----- EXTRACT TO READ -----

Re: Modify savepoints in Flink

Posted by Piotr Nowojski <pn...@apache.org>.
Hi,

Yes and no. StateProcessor API can read any Flink state, but you have to
describe the state you want it to access. Take a look at the example in the
docs [1].

First you have an example of a theoretical production function
`StatefulFunctionWithTime`, which state you want to modify. Note the
`ValueState` and `ListState` fields and their descriptors. That's the state
of that particular function. Descriptors determine how the state is
serialised. Usually they are pretty simple.
Below is the `ReaderFunction`, that you want to use to access/modify the
state via the StateProcessor API. To do so, you have to specify the state
you want to access and effectively mimic/copy paste the state descriptors
from the production code.

----- SUPPLIED DATA -----

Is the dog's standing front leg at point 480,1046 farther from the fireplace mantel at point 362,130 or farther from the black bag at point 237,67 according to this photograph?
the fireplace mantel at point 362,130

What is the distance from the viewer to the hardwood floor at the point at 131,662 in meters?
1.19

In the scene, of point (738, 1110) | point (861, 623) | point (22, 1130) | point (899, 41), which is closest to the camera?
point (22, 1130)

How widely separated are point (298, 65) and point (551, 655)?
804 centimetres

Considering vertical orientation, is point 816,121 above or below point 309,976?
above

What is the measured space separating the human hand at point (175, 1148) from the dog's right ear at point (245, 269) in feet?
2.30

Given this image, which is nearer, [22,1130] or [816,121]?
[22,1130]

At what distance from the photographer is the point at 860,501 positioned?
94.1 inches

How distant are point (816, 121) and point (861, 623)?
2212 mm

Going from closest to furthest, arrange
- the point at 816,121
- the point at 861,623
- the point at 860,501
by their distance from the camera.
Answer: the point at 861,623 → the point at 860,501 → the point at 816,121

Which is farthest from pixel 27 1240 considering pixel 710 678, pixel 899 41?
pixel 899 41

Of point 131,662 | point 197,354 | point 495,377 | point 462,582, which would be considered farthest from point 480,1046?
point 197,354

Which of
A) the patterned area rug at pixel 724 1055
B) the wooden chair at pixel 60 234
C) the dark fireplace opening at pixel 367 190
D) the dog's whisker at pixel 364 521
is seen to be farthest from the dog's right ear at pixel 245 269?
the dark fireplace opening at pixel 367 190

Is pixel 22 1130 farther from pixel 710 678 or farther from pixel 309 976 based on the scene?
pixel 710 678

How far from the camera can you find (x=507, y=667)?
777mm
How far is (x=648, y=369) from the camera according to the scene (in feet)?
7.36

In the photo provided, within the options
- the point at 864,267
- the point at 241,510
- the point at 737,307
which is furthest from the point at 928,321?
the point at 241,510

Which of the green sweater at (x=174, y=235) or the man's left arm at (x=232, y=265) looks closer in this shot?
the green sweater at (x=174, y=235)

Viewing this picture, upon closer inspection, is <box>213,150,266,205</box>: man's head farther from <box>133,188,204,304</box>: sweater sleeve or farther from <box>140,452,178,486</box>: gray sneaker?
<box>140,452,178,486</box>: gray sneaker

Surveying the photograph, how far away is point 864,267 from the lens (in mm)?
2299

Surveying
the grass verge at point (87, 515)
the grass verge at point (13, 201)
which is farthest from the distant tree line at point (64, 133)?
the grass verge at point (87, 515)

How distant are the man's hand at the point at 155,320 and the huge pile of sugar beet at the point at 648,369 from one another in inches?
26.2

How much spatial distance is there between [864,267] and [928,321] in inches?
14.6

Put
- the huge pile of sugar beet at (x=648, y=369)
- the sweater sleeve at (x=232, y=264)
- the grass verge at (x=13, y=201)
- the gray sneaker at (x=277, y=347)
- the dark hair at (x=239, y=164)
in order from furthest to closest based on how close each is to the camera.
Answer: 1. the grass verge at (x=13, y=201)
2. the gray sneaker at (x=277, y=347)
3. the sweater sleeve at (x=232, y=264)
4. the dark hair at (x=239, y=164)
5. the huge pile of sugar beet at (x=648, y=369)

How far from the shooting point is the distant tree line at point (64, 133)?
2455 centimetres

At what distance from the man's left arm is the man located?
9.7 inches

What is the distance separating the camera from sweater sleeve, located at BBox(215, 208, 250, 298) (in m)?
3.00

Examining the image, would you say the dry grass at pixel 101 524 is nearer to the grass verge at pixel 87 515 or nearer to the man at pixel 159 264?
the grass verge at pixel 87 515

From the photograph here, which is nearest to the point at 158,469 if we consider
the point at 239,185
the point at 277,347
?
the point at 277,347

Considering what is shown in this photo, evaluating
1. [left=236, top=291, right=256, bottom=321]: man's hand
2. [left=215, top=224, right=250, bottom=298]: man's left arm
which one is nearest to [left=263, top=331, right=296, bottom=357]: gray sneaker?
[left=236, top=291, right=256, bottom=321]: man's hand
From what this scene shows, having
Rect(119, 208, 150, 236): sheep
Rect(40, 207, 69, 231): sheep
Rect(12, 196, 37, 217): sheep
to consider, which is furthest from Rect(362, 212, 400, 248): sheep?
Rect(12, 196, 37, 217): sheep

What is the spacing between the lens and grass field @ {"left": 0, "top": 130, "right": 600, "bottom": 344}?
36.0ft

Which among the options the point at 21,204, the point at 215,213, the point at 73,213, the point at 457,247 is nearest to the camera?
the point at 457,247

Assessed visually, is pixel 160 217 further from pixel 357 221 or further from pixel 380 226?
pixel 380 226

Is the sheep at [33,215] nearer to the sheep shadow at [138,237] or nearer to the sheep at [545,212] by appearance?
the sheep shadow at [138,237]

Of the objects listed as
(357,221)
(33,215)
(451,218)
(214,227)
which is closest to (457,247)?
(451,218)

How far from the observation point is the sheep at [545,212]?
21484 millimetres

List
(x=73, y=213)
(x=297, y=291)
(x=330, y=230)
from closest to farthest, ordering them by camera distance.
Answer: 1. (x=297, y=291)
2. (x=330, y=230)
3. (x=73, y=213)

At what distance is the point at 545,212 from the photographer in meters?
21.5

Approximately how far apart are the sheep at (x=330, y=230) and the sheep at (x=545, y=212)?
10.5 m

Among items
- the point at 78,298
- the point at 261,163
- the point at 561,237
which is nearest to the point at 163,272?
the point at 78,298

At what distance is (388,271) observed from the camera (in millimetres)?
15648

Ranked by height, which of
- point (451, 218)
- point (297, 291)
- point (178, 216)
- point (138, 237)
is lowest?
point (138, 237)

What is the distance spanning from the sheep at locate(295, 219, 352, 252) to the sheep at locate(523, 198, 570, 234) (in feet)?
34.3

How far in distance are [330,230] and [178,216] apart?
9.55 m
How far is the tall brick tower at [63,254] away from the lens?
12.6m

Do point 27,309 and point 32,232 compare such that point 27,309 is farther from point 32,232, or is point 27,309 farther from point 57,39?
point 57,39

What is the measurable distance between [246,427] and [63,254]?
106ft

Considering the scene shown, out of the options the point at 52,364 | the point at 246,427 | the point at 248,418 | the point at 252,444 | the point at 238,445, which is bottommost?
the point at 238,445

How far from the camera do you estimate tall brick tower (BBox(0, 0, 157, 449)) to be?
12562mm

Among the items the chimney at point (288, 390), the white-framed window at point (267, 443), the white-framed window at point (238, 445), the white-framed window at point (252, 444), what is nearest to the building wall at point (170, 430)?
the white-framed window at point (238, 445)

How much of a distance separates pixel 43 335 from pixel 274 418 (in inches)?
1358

-----

* _EXERCISE A_
List every name in the Flink savepoints post that appears set off in backticks.
* _EXERCISE B_
Return everything in the Flink savepoints post from "Below is the" down to "the production code.", copied word for word.
The records aren't needed for anything here.

* _TASK RESULT A_
StatefulFunctionWithTime
ValueState
ListState
ReaderFunction

* _TASK RESULT B_
Below is the `ReaderFunction`, that you want to use to access/modify the
state via the StateProcessor API. To do so, you have to specify the state
you want to access and effectively mimic/copy paste the state descriptors
from the production code.